We look at the situation and Seattle, and yes, it's an unfortunate situation, but you have to evaluation your situation based on the information you have of what actually occurred. You have to look at the lessons learned. There were some things that were done well that prevented the incident from being much worse, and then of course, there are things that occurred there that we learned from and that can make security better.
The big thing I've been hearing is that everyone emphasizes the word "vigilance" but as we go through our daily lives, if you go through a period of time where you don't have an incident, you tend to slack off and cut corners. So we've been encouraging everyone to review all of their security policies and procedures that are already in place and make sure that the cutting of corners isn't taking place and that they're following them to the fullest extent of the policy. And then let's look at what we can do to improve security even more.

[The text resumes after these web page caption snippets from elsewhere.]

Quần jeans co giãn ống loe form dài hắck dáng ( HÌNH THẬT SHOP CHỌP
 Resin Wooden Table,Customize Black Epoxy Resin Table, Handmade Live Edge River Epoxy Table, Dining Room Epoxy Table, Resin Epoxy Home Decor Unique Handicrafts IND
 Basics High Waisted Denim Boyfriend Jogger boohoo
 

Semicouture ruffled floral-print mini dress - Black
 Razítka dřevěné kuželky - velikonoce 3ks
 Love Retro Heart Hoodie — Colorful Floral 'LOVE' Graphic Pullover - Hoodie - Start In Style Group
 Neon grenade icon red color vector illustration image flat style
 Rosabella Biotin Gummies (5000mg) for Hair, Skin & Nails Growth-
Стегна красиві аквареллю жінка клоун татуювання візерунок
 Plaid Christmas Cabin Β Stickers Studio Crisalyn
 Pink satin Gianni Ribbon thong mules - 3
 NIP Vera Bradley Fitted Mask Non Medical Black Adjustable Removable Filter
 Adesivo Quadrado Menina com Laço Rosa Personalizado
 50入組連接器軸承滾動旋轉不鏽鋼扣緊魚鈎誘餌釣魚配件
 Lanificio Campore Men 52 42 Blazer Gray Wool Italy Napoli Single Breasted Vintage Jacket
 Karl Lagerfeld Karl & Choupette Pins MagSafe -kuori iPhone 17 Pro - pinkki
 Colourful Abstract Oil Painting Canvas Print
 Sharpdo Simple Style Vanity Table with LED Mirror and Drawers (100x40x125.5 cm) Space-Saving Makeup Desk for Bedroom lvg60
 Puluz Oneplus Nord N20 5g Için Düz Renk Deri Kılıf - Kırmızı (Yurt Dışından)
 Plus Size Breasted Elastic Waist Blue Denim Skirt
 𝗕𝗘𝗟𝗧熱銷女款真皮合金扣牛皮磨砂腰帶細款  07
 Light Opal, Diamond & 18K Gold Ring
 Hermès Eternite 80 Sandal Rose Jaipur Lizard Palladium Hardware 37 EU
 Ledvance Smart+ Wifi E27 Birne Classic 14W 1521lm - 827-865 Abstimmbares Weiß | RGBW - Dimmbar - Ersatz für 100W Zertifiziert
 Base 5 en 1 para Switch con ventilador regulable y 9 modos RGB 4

It's during this time to review security from a budgetary standpoint or the fact that a certain security policy or procedure was discarded because it may have been inconvenient to members of your congregation or your customers. Now (following an incident) is the chance to get those policies and procedures initiated and part of the daily routine at a particular facility or synagogue. So for things that maybe haven't been received well, now is the time when we reintroduce them ... and because of the climate after an incident they may be better received and actually instituted.
What are some things that can be learned from the Seattle incident?
The bottom line is that you look at your perimeters of security. You're trying to control access to your facility whether it is a corporate headquarters or a synagogue or a school. You're trying to cut down on the possibility that someone untoward would gain access to your inner perimeter and get access to your employees, students or congregants and cause them harm. So what can we do to prevent that?
One of the things we're emphasizing now is to extend those perimeters so we deal with that threat as far away as possible from the people or things you're trying to protect. In Seattle, one of the lessons to be learned is that they just had one perimeter of security. They had one door that was access controlled and that access control was defeated. The facts are still out whether the perpetrator watched the code being punched in or just overpowered the young lady and forced her to put her code in, but having just one perimeter of security, then once that was defeated, he had access.
We're emphasizing multiple layers of security, whether it be conducting vehicle checkpoints at the perimeter at a vehicle gate, or using multiple levels of access control, from the entrance to the building to the inner sanctums of your offices. We need to have more than one layer of security. That's one thing we learned there [in Seattle] and that's what we're trying to emphasize with our agencies and synagogues now.
If you just look at the size of the community, and the activity, the history there, it doesn't compare to some of the larger Jewish communities that have had multiple incidents in the past, so it just emphasizes the fact that you have to be vigilant everywhere, whether you're in a remote area of the country where you think this type of incident wouldn't occur. Of course we seen events in New York City and some of the other largest U.S. cities, but Seattle was remote in that respect. So, it just shows that you have to be vigilant everywhere, all the time.
Does the Seattle incident shed light on weaknesses of the risk assessments in terms of being able to plan for all types of incidents?
One thing I learned in the Secret Service is that there's no such thing as 100 percent security. In the world we live in, in the United States, we're very "open". So again, I go back to that statement that we're just trying to cut down the odds. And there are a number of things in the Seattle area that did that. For example, we have to consider how much information we provide about who we are and what we do, but at the same time providing enough information, so it's a delicate balance of security versus openness.